As for making it yourself, I think that the Jell-O they sell at wall mart does the trick just fine.

Hardware store 'Epoxy Clay', 'Kneadable Plastic', 'Plastic Clay', 'Metal Clay' is what you are looking for. Milliput or Apoxy scult is a little nicer to work with but they are not as readily available and it is a simple mod anyway.

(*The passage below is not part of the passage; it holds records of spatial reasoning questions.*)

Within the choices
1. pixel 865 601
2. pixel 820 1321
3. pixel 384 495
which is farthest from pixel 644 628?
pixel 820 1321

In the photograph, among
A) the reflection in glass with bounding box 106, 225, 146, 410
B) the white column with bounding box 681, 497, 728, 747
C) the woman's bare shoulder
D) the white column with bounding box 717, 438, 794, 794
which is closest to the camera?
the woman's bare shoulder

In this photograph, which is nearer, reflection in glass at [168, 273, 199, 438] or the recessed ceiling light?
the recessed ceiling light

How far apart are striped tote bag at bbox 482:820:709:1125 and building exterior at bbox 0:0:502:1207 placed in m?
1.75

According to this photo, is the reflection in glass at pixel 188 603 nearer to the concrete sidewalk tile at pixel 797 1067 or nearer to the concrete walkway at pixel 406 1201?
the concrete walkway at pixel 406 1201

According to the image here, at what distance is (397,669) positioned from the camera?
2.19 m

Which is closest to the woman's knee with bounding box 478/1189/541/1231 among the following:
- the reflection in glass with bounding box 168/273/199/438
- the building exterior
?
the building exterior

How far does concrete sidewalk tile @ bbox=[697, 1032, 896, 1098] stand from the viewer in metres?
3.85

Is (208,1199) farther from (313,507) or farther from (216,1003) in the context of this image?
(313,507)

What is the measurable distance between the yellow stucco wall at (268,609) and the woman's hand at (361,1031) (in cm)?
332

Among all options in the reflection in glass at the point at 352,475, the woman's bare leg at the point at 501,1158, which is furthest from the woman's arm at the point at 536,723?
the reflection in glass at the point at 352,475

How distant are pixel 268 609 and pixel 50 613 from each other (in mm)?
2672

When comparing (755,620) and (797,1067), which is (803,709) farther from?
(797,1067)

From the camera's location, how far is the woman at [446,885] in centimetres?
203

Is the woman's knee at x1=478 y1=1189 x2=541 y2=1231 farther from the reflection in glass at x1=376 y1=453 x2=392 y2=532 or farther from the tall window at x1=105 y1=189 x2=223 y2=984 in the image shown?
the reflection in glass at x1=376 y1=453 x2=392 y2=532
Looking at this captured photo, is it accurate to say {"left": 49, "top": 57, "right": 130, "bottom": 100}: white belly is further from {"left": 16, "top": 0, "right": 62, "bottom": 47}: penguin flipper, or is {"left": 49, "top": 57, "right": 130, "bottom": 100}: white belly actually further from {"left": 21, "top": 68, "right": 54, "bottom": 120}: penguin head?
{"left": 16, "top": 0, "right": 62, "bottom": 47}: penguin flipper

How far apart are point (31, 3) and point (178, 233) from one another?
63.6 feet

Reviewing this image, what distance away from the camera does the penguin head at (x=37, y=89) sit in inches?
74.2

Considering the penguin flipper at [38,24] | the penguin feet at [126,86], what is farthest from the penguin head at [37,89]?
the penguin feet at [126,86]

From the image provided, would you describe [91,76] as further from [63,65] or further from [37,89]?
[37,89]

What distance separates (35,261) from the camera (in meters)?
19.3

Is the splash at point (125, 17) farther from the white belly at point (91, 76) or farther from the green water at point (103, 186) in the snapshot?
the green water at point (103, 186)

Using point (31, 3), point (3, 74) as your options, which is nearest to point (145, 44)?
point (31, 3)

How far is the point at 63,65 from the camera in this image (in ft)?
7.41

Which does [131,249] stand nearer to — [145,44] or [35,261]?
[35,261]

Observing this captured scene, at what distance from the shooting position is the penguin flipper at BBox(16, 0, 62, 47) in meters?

What about posting in the right forum next time by the way?


----------



## KubeKid73 (Mar 15, 2009)

Its not necessarily in the wrong forum:
_vid on *how to* make one_
_General Cubing » *How-to's*, Guides, etc. » where to buy a filler for fisher cube?_


----------



## flee135 (Mar 15, 2009)

I use apoxie sculpt. If that's not really an option for you, I think there's something called aqua mend. I heard that it's really cheap and you can get it from Home Depot.


----------



## Kyle Girard (Mar 16, 2009)

surprisingly, they didnt have apoxie sculpt at ace. My mom is going to look for some today.


----------